DOCUMENT EXTRACT:
By then, the analog-digital debate, which has started in the late 1940s and escalated in the early 1950s, was practically over. The evolution of the MIT Project Whirlwind between 1945 and 1953, under the direction of Jay Forrester, captured the emergence of the analog-digital demarcation. Intended to be used in real-time aircraft flight simulation, it started as an analog machine. Upon learning about the EDVAC, Forrester decided to attempt to construct a digital computer. His costly change was supported, initially, by the U.S. Office of Naval Research with approximately one million dollars per year. When the Navy gave up, the Air Force stepped into the void hoping that the digital Whirlwind computer could lead into a machine suitable to the needs of SAGE (Semi-Automatic Ground Environment), a system to coordinate the detection of and response to the Soviet Union's strategic bombers. The pursuit of SAGE brought about enormous demands for programming, thereby revealing the dependence on computer software. It started to become apparent that the analog-digital contrast was succeeded by a contrast between software and hardware.

There is no record of thinkers who foresaw a market for more than a few mainframes in the 1940s. There is also no record of thinkers who predicted that the future of computation was not in the formation of computer utilities, according to the direction suggested by the time-sharing of mainframes during the 1960s. Patented in 1959 by Jack Kilby of Texas Instruments, the integrated circuit contained all the elements of an electronic circuit in a chip of silicon. The microprocessor appeared a decade later as a general-purpose programmable integrated circuit. The cheapening of the hardware and the miniaturization of electronic components made possible the decrease of the size of the mainframes to that of minicomputers. The potential of reducing the size of the computer further to that of a home appliance was realized in the subsequent decades, resulting in the mass production and use of personal computers during the 1980s and the mass interconnection of personal computers that led to the formation of the Internet and the World Wide Web during the 1990s. In the meantime, microprocessors have been installed everywhere from home appliances to automobiles.

REQUIREMENT: Continue the passage on the history of computers, from the analog-digital debate to the microprocessor, starting right after its final sentence.

DATA EXTRACTS:
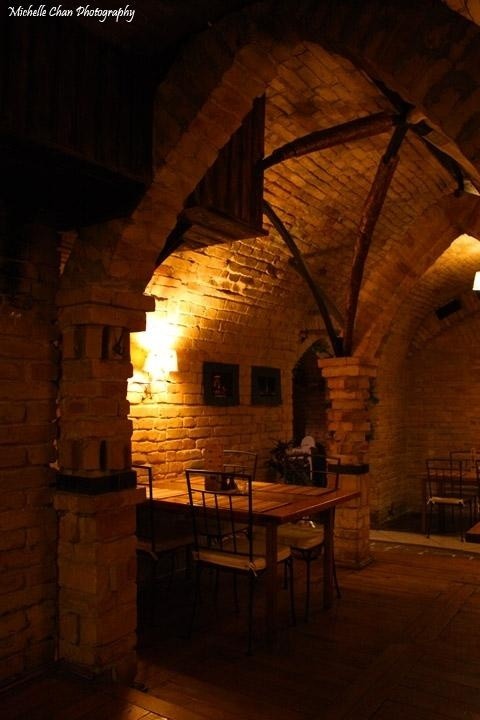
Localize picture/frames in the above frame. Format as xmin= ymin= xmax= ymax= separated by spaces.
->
...
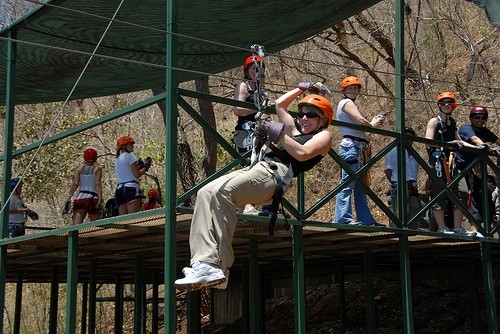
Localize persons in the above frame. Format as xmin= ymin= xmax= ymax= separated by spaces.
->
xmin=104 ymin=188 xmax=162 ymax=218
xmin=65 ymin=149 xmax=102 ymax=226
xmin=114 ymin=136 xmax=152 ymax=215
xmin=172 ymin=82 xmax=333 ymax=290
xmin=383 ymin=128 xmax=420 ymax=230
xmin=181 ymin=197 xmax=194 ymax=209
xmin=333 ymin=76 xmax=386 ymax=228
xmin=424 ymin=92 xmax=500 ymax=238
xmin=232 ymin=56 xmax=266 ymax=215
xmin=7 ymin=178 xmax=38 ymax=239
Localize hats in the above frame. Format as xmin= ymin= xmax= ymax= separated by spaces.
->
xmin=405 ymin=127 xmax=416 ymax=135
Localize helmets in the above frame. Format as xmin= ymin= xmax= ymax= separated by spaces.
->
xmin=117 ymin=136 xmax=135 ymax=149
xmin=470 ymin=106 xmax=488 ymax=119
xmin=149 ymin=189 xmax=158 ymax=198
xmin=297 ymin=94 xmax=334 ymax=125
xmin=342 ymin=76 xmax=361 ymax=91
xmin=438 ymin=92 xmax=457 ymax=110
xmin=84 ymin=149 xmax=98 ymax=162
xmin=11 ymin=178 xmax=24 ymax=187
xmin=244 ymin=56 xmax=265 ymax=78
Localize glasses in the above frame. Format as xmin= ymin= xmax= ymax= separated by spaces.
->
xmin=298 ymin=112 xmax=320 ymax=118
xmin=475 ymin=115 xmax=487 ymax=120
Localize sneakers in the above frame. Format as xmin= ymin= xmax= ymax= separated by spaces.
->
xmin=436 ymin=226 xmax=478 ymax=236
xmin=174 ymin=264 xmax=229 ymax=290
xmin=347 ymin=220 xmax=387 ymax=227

ANSWER:
The decrease of the value of hardware accentuated the increase in the value of software. What concluded as a "software crisis" started as a problem of "programmer shortage." Generations of general and special-purpose programming languages, and, by now, software operating systems have yet to provide a stable solution. Attempts at computer-aided programming (machine self-programming) and software engineering (mass production of software) have met with limited success if not complete failure. From eliminating the "programming bugs" that clogged the early electronic computers to blocking the so-called spam that plugs contemporary e-mailing, computation seemed to have increased rather than decreased the dependence on skilled labor. In its absence, all sorts of computer viruses threaten the contemporary world with catastrophe. Many of the world's habitants anxiously anticipated living through the completion of a millennium in the transition from year 1999 to year 2000, which became known as Y2K. Their recollection of the event is marked by the memory of anxiety surrounding Y2K, a concern that stemmed from decades of labor-saving yet short-sighted use of two digits for the purpose of making electronic computations economical.